From 17e2f68adc20b254f21ad47d6867562aeacf0892 Mon Sep 17 00:00:00 2001
From: Neda Moeini <neda.moeini@geant.org>
Date: Mon, 27 Jan 2025 09:30:45 +0000
Subject: [PATCH] Clean up the structure to make more room for adding new
 functionality

---
 sage_validation/file_validator/apps.py  |   1 +
 sage_validation/file_validator/forms.py | 118 ++++++++++++++----------
 sage_validation/file_validator/urls.py  |   1 +
 sage_validation/file_validator/views.py |   1 +
 4 files changed, 74 insertions(+), 47 deletions(-)

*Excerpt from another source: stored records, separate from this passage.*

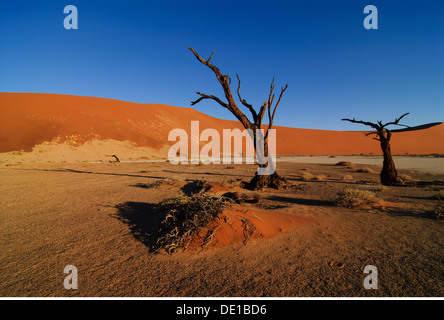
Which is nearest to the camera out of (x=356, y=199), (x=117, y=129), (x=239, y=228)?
(x=239, y=228)

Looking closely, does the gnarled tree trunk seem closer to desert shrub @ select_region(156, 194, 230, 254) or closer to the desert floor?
the desert floor

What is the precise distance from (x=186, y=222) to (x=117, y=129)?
39.3 metres

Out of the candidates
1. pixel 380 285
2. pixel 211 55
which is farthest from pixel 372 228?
pixel 211 55

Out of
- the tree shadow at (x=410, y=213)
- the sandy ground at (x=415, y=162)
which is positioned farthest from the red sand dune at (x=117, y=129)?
the tree shadow at (x=410, y=213)

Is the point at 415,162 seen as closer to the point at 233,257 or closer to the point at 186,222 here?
the point at 233,257

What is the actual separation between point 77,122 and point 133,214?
123 feet

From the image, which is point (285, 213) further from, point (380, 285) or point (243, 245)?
point (380, 285)

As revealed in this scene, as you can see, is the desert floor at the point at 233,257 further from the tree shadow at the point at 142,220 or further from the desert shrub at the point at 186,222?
the desert shrub at the point at 186,222

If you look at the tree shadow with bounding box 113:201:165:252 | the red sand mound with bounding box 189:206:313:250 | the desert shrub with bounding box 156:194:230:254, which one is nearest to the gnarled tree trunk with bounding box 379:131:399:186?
the red sand mound with bounding box 189:206:313:250

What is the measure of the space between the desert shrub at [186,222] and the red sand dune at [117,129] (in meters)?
32.5

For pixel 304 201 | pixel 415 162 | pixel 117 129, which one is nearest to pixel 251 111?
pixel 304 201

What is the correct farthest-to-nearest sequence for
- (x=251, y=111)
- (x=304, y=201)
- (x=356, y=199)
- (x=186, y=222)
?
(x=251, y=111) < (x=304, y=201) < (x=356, y=199) < (x=186, y=222)

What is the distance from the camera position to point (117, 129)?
3794cm
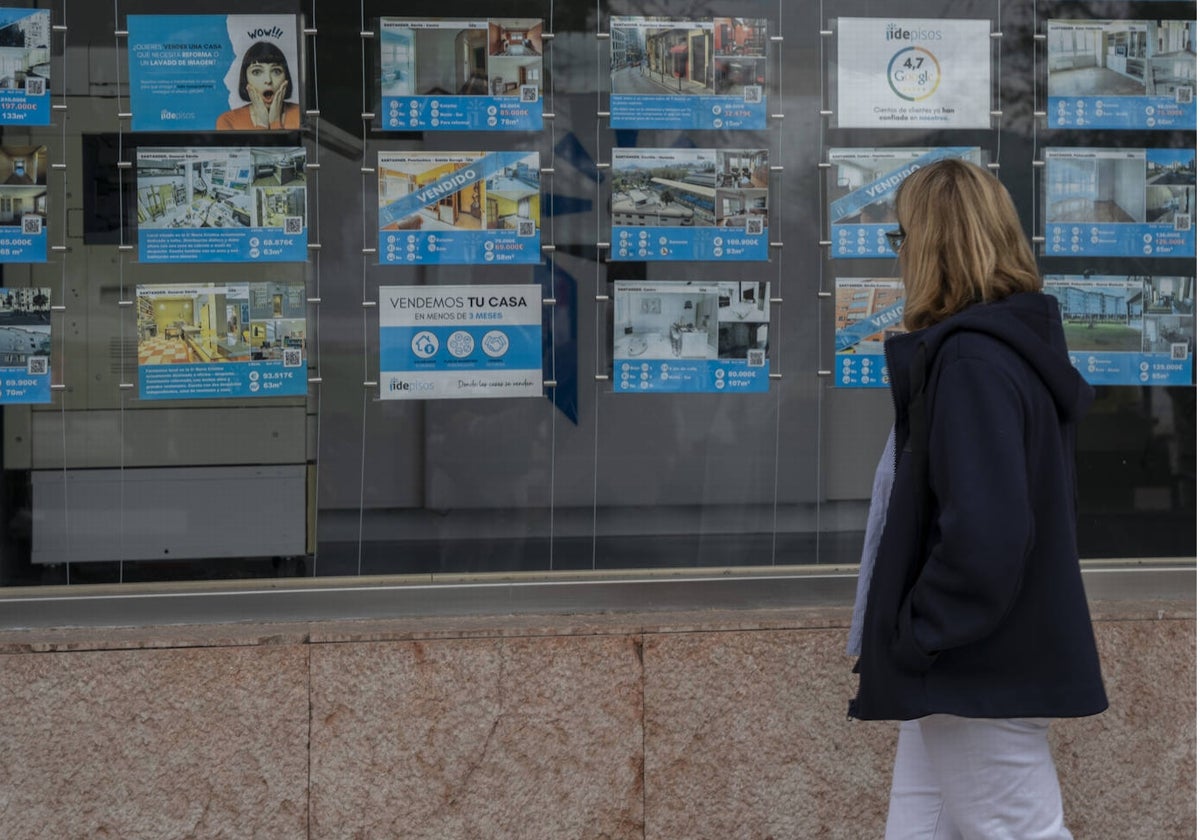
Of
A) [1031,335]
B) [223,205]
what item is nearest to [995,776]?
[1031,335]

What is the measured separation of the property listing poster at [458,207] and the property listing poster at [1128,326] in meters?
1.86

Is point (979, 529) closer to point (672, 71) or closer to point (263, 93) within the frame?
point (672, 71)

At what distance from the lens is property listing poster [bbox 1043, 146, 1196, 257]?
4812 millimetres

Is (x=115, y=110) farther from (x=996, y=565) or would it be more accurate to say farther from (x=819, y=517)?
(x=996, y=565)

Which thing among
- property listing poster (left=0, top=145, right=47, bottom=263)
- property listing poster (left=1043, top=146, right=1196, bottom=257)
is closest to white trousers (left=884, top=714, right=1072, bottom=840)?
property listing poster (left=1043, top=146, right=1196, bottom=257)

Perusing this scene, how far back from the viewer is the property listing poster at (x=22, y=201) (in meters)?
4.48

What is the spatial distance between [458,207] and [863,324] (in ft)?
4.77

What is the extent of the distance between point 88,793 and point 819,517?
256cm

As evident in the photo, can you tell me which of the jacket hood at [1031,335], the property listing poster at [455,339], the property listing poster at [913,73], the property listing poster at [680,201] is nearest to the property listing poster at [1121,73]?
the property listing poster at [913,73]

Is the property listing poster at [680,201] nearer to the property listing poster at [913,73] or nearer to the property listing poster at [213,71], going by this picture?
the property listing poster at [913,73]

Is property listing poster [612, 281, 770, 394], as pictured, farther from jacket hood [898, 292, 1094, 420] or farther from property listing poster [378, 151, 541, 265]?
jacket hood [898, 292, 1094, 420]

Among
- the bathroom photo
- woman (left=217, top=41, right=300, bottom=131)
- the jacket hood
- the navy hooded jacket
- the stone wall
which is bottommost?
the stone wall

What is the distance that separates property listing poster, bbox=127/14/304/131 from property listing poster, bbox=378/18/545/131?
1.02ft

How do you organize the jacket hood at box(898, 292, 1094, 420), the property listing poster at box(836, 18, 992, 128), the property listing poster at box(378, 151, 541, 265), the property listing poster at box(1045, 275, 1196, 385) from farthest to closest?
the property listing poster at box(1045, 275, 1196, 385), the property listing poster at box(836, 18, 992, 128), the property listing poster at box(378, 151, 541, 265), the jacket hood at box(898, 292, 1094, 420)
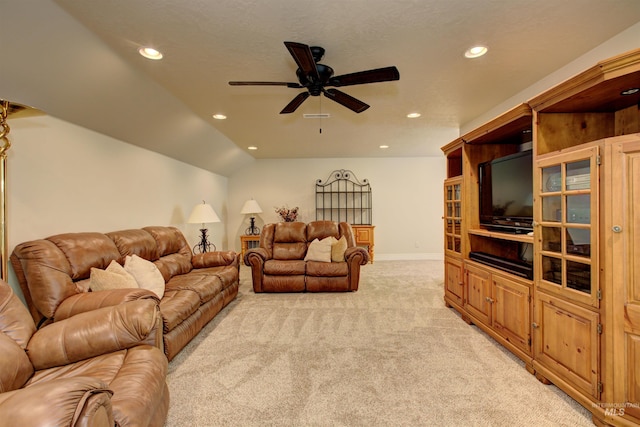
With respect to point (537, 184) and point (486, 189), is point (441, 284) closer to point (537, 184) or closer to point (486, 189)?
point (486, 189)

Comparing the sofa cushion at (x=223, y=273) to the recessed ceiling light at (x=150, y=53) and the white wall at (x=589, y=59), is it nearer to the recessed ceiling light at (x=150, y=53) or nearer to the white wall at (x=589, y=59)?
the recessed ceiling light at (x=150, y=53)

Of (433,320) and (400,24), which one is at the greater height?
(400,24)

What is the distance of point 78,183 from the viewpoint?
274cm

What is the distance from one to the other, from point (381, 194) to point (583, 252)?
16.7 ft

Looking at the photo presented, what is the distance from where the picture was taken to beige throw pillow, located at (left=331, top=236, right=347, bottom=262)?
4.20m

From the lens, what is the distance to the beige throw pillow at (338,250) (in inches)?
165

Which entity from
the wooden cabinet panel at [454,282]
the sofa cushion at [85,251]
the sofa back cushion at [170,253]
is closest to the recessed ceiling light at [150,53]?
the sofa cushion at [85,251]

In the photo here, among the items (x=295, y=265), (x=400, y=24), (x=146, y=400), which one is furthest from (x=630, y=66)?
(x=295, y=265)

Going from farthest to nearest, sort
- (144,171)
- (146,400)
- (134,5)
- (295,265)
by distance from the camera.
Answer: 1. (295,265)
2. (144,171)
3. (134,5)
4. (146,400)

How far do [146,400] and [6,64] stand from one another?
2.37m

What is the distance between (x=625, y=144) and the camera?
4.91 ft

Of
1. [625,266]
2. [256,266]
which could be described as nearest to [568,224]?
[625,266]

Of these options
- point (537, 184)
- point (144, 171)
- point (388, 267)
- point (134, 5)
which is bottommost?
point (388, 267)

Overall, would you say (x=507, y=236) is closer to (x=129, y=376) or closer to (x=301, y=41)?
(x=301, y=41)
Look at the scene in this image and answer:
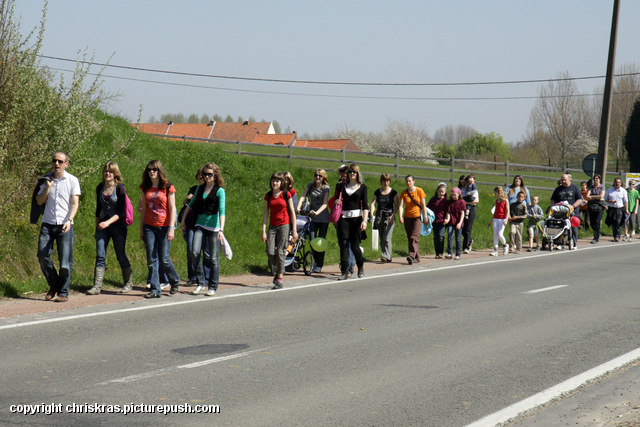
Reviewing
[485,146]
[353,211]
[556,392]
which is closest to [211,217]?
[353,211]

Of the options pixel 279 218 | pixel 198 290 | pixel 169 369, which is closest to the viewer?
pixel 169 369

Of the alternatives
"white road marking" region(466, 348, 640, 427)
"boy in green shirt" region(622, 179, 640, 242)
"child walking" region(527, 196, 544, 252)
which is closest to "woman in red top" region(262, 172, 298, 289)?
"white road marking" region(466, 348, 640, 427)

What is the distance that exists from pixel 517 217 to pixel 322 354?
12.6 meters

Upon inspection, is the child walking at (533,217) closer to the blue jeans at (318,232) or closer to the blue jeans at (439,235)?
the blue jeans at (439,235)

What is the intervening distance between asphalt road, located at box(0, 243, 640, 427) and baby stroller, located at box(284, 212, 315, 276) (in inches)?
78.7

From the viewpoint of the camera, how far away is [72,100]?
12.9 m

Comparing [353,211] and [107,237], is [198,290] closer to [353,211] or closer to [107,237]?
[107,237]

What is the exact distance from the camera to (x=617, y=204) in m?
21.4

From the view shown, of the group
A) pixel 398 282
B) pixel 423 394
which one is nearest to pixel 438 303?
pixel 398 282

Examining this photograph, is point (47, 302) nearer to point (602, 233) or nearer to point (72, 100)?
point (72, 100)

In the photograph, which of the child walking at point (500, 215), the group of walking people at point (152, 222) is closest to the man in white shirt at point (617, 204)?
the child walking at point (500, 215)

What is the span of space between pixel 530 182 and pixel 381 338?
4017 centimetres

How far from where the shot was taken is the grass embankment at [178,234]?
11.1 metres

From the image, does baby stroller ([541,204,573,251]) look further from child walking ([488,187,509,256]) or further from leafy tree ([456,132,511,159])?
leafy tree ([456,132,511,159])
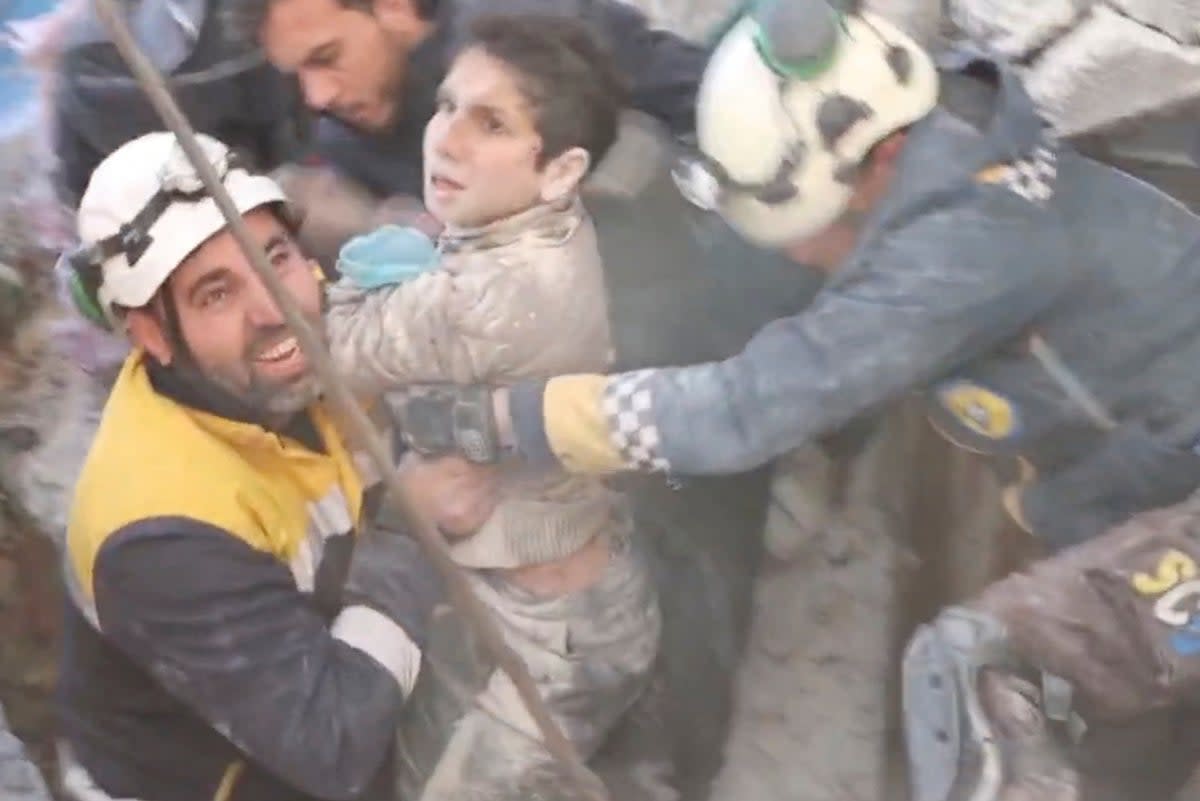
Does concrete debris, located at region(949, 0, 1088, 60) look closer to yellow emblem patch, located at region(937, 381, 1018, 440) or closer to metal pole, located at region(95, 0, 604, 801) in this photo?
yellow emblem patch, located at region(937, 381, 1018, 440)

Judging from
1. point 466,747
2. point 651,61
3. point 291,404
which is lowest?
point 466,747

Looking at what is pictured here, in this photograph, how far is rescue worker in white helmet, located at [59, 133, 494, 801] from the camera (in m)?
0.67

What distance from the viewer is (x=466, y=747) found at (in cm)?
73

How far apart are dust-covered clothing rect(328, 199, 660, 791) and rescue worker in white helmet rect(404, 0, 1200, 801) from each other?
18mm

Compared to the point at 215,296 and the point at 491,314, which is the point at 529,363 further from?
the point at 215,296

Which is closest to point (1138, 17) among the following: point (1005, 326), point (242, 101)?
point (1005, 326)

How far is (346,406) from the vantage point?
0.66 m

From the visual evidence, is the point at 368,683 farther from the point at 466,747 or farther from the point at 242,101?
the point at 242,101

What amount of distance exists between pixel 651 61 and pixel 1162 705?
37 cm

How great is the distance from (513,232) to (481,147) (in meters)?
0.04

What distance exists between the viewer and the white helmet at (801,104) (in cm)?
66

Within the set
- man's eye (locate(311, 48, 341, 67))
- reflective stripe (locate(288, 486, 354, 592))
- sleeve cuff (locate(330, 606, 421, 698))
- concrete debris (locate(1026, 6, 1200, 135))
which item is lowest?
sleeve cuff (locate(330, 606, 421, 698))

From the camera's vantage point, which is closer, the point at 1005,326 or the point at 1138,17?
the point at 1005,326

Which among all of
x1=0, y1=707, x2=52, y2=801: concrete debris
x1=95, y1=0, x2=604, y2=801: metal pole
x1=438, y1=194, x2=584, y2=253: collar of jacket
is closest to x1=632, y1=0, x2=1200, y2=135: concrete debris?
x1=438, y1=194, x2=584, y2=253: collar of jacket
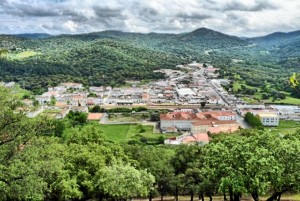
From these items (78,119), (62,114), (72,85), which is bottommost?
(78,119)

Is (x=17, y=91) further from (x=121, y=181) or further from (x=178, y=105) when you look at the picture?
(x=178, y=105)

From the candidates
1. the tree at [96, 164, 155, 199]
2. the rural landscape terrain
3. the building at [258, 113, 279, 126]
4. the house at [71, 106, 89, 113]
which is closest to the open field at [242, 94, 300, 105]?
the rural landscape terrain

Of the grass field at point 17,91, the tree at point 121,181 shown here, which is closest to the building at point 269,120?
the grass field at point 17,91

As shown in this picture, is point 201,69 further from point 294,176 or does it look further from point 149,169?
point 294,176

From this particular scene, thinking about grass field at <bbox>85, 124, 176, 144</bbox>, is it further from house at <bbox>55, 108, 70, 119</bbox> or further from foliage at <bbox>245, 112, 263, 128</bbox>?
foliage at <bbox>245, 112, 263, 128</bbox>

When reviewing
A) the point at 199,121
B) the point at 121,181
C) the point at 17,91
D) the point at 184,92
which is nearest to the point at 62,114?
the point at 199,121

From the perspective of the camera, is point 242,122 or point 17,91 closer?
point 17,91

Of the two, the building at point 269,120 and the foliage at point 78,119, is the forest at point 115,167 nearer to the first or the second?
the foliage at point 78,119

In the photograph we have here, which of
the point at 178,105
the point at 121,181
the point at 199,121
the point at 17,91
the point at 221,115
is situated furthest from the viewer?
the point at 178,105

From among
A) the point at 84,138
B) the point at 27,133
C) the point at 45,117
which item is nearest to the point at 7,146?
the point at 27,133

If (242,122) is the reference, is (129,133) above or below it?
below
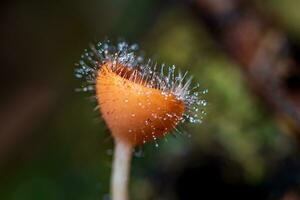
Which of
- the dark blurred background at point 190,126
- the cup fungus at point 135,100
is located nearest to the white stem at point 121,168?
the cup fungus at point 135,100

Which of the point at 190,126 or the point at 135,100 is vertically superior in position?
the point at 190,126

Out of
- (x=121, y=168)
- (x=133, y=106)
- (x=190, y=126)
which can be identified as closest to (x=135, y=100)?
(x=133, y=106)

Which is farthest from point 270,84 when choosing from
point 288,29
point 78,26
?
point 78,26

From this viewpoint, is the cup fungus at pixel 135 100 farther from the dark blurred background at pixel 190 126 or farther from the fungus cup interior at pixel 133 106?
the dark blurred background at pixel 190 126

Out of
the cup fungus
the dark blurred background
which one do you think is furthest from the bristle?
the dark blurred background

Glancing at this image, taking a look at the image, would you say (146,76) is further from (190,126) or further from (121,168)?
(190,126)

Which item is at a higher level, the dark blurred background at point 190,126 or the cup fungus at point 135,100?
the dark blurred background at point 190,126
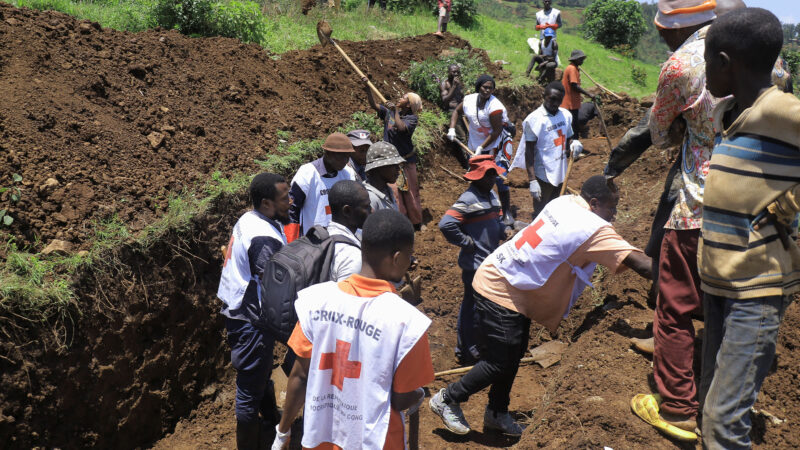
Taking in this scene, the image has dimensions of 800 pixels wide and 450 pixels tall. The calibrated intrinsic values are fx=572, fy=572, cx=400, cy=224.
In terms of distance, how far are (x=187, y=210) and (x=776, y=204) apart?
4630 mm

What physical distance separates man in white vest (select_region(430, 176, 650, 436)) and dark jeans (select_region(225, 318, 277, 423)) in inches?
50.4

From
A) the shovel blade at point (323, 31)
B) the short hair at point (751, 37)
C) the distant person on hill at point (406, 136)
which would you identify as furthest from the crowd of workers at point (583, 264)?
the shovel blade at point (323, 31)

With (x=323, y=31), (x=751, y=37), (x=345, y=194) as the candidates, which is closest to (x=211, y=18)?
(x=323, y=31)

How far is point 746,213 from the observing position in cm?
234

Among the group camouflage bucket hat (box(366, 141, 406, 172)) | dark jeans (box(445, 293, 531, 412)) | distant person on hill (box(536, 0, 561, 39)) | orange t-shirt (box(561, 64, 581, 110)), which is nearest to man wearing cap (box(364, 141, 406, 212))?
camouflage bucket hat (box(366, 141, 406, 172))

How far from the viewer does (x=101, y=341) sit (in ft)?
14.3

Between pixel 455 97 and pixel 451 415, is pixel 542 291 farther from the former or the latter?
pixel 455 97

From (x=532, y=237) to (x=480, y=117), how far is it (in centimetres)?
466

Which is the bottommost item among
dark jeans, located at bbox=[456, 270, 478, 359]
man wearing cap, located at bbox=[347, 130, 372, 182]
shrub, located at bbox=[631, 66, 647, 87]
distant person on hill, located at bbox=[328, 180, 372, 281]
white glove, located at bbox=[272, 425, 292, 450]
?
shrub, located at bbox=[631, 66, 647, 87]

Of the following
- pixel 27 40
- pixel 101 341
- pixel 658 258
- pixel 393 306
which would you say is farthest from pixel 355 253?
pixel 27 40

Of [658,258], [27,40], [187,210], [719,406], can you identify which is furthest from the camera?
[27,40]

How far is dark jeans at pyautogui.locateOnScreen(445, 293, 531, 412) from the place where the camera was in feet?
12.8

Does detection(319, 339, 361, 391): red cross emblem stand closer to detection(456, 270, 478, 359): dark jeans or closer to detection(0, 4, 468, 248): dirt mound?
detection(456, 270, 478, 359): dark jeans

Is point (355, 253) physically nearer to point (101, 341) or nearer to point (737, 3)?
point (101, 341)
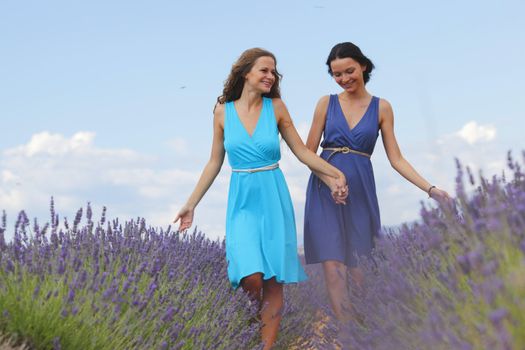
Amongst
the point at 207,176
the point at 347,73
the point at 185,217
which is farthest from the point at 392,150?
the point at 185,217

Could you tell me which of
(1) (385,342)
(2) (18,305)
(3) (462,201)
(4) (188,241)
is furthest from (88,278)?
(4) (188,241)

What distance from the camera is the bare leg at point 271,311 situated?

diff --git a/sage_validation/file_validator/apps.py b/sage_validation/file_validator/apps.py
index bd972d5..0356f13 100644
--- a/sage_validation/file_validator/apps.py
+++ b/sage_validation/file_validator/apps.py
@@ -1,4 +1,5 @@
 """App configuration for file_validator app."""
+
 from django.apps import AppConfig
 
 
diff --git a/sage_validation/file_validator/forms.py b/sage_validation/file_validator/forms.py
index e3a2929..9eac16e 100644
--- a/sage_validation/file_validator/forms.py
+++ b/sage_validation/file_validator/forms.py
@@ -1,9 +1,11 @@
 """Forms for the file_validator app."""
+
 import csv
 from collections.abc import Sequence
 from typing import ClassVar
 
 from django import forms
+from django.core.files.uploadedfile import UploadedFile
 
 
 class CSVUploadForm(forms.Form):
@@ -12,68 +14,65 @@ class CSVUploadForm(forms.Form):
     file = forms.FileField(label="Select a CSV file")
 
     required_columns: ClassVar[list] = [
-        "AccountNumber", "CBAccountNumber", "DaysDiscountValid", "DiscountValue",
-        "DiscountPercentage", "DueDate", "GoodsValueInAccountCurrency",
-        "PurControlValueInBaseCurrency", "DocumentToBaseCurrencyRate",
-        "DocumentToAccountCurrencyRate", "PostedDate", "QueryCode",
-        "TransactionReference", "SecondReference", "Source",
-        "SYSTraderTranType", "TransactionDate", "UniqueReferenceNumber",
-        "UserNumber", "TaxValue", "SYSTraderGenerationReasonType",
-        "GoodsValueInBaseCurrency"
+        "AccountNumber",
+        "CBAccountNumber",
+        "DaysDiscountValid",
+        "DiscountValue",
+        "DiscountPercentage",
+        "DueDate",
+        "GoodsValueInAccountCurrency",
+        "PurControlValueInBaseCurrency",
+        "DocumentToBaseCurrencyRate",
+        "DocumentToAccountCurrencyRate",
+        "PostedDate",
+        "QueryCode",
+        "TransactionReference",
+        "SecondReference",
+        "Source",
+        "SYSTraderTranType",
+        "TransactionDate",
+        "UniqueReferenceNumber",
+        "UserNumber",
+        "TaxValue",
+        "SYSTraderGenerationReasonType",
+        "GoodsValueInBaseCurrency",
     ]
 
     repeating_columns: ClassVar[dict] = {
         "NominalAnalysis": [
-            "NominalAnalysisTransactionValue", "NominalAnalysisNominalAccountNumber",
-            "NominalAnalysisNominalCostCentre", "NominalAnalysisNominalDepartment",
-            "NominalAnalysisNominalAnalysisNarrative", "NominalAnalysisTransactionAnalysisCode"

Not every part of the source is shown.